What you will do.
Could you restate exactly the lines that begin at the line with "scientific name: Sagittarius serpentarius" and end at the final line of the data?

Data items:
============================================================

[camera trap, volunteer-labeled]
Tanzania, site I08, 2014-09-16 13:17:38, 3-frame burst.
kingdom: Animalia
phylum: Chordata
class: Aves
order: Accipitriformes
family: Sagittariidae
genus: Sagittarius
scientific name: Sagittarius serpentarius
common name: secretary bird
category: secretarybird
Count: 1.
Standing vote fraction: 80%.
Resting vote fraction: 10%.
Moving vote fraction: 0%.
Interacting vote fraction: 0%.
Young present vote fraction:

============================================================

Result.
scientific name: Sagittarius serpentarius
common name: secretary bird
category: secretarybird
Count: 1.
Standing vote fraction: 80%.
Resting vote fraction: 10%.
Moving vote fraction: 0%.
Interacting vote fraction: 0%.
Young present vote fraction:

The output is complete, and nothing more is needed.